_WHAT TO DO:_
(1) Name each musical instrument that the review of The Ascetic Junkies says the band members play.
(2) Reproduce word for word the part of the review of The Ascetic Junkies starting at "The charm levels" and ending at "appealing on record.".

Eugene Weekly : Music : 1.14.10

Get Hooked

The charm levels of Portland’s The Ascetic Junkies are totally off the charts. They were crazily endearing when they opened for Warpaint at Sam Bond’s last fall, and — hurrah! — they’re just as appealing on record. 

The group has its roots in Boston, where main singer/songwriters Kali Giaritta and Matt Harmon met in college. After a year in Boston’s music scene, the two moved to Portland, put together a band (adding drums, bass and banjo to Giaritta’s glockenspiel and Harmon’s guitar; both also play keyboards and “other”) and released 2008’s charming — did I mention they’re charming? — One Shoe Over the Cuckooo’s Nest.  In 10 songs, the Junkies shift from the rollicking “Dracula” to Ani Di Franco-esque socially aware pop-folk (if you could wear out an MP3, I’d have worn out “Amsterdam”) to the plucky, earnest “(Whoa Oh Oh Oh Oh),” on which Harmon’s youthful, Ben Gibbard-y delivery makes the song sound a little like an unusually rootsy Death Cab for Cutie track. 

Harmon and Giaritta are uncommonly well matched, vocally; both have clear, sweet but not childish voices that conjure up an indie aesthetic and put a pop shine on even the most country-dusted, banjo-plucked tunes. But this isn’t a country group, nor a folk act, nor a rock band. Americana doesn’t cover it, either. They’re folksy, they’re sassy, they’re sweet — the first two songs Harmon and Giaritta wrote were about each other, and the two are now engaged — and they do the get-up-and-dance thing as well as they do heartstring-tugging.

_INFORMATION SUPPLIED:_
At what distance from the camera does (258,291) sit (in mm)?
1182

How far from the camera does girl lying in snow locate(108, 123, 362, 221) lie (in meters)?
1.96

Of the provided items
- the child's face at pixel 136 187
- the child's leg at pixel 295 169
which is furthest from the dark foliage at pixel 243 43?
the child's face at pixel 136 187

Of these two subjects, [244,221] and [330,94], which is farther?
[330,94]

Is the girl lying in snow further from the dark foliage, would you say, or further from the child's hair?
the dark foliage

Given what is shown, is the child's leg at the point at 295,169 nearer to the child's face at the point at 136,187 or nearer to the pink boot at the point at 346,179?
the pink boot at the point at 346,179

--

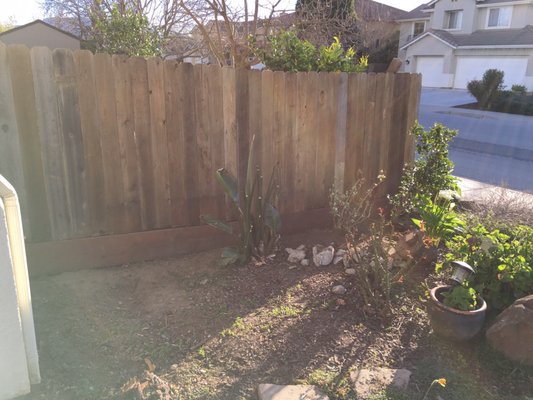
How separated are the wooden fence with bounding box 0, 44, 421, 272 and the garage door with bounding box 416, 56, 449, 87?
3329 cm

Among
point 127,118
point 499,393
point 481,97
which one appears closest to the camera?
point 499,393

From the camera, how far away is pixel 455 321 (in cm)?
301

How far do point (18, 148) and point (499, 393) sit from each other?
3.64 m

_ANSWERS TO THE PROBLEMS:_
(1) Drums, bass, banjo, glockenspiel, guitar, keyboards

(2)
The charm levels of Portland’s The Ascetic Junkies are totally off the charts. They were crazily endearing when they opened for Warpaint at Sam Bond’s last fall, and — hurrah! — they’re just as appealing on record.